• **REQUIREMENT A**
In the comment thread, what is the approximate scheduled launch time?

════════

19 of 149 comments (clear)

  1. Re:Ironic by Anonymous Coward · · Score: 5, Informative

    The Gates foundation has donated Billions to Global Health care issues.

  2. September 29 at the Mojave airport, California by Degrees · · Score: 5, Informative
    If you live in Southern California, its not too far to go to see the launch. From the Ansari web site:
    launch currently scheduled for approximately 6:47 a.m.
    Mojave Civilian Flight Test Center
    Address: Mojave Airport
    1434 Flight Line Mojave, CA 93501
    Parking is $35. My boss is letting some of us trade 1/2 day off Wednesday for some Saturday work - we will car pool and split the fee. There is more expensive, premium parking available - but we can't tell what that buys us.

    Lucky me, I have cool boss. ;-)

    --
    "The most sensible request of government we make is not, "Do something!" But "Quit it!"

════════

• **REQUIREMENT B**
Please count the lines of the records below that contain the string "Rect". Reply with only the number.

• **MATERIAL FOR THE TASK**
════════

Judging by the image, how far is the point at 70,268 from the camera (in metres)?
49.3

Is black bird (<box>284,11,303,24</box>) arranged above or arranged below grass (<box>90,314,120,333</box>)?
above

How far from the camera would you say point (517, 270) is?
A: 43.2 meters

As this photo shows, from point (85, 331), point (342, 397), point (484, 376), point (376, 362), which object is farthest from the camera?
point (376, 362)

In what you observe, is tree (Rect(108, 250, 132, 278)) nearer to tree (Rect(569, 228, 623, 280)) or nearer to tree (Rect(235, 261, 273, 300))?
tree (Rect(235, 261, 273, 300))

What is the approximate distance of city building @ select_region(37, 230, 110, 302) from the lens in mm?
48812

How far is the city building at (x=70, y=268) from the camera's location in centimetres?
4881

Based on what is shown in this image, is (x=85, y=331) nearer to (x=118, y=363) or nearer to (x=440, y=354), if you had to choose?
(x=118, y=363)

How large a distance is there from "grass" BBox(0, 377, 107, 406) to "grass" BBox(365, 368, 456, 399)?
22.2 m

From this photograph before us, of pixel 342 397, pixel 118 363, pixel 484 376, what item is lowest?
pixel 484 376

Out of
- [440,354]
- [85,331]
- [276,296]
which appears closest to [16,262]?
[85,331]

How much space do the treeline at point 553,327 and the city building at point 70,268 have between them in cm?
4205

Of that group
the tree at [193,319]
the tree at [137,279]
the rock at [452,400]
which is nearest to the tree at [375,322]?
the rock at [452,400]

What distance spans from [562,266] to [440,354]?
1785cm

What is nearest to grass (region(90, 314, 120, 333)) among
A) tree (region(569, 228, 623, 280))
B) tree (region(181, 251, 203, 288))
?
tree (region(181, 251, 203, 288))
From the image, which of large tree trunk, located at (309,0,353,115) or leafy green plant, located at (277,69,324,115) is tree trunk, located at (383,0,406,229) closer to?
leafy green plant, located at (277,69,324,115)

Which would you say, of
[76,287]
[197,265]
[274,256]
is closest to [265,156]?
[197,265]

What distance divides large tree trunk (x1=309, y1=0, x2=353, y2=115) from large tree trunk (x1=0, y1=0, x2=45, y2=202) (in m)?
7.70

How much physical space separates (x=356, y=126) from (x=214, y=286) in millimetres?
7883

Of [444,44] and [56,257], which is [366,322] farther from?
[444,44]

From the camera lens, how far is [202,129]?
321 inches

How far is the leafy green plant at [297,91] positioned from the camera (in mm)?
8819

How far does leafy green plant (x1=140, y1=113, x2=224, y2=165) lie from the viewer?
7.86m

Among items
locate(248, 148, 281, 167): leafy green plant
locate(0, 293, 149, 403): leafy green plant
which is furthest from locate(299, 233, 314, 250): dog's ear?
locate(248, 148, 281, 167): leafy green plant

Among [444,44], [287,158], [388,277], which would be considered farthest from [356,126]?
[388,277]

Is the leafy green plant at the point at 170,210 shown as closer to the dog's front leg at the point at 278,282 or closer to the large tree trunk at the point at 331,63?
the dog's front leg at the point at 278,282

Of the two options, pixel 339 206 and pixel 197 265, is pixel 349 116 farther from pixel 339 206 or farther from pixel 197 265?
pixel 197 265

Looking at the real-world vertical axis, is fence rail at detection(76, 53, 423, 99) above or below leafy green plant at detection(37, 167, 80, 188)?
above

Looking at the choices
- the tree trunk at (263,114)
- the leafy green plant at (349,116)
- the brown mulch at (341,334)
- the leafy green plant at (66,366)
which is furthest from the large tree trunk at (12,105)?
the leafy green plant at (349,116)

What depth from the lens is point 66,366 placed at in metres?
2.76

════════

• **TASK SOLUTION A**
Approximately 6:47 a.m.

• **TASK SOLUTION B**
2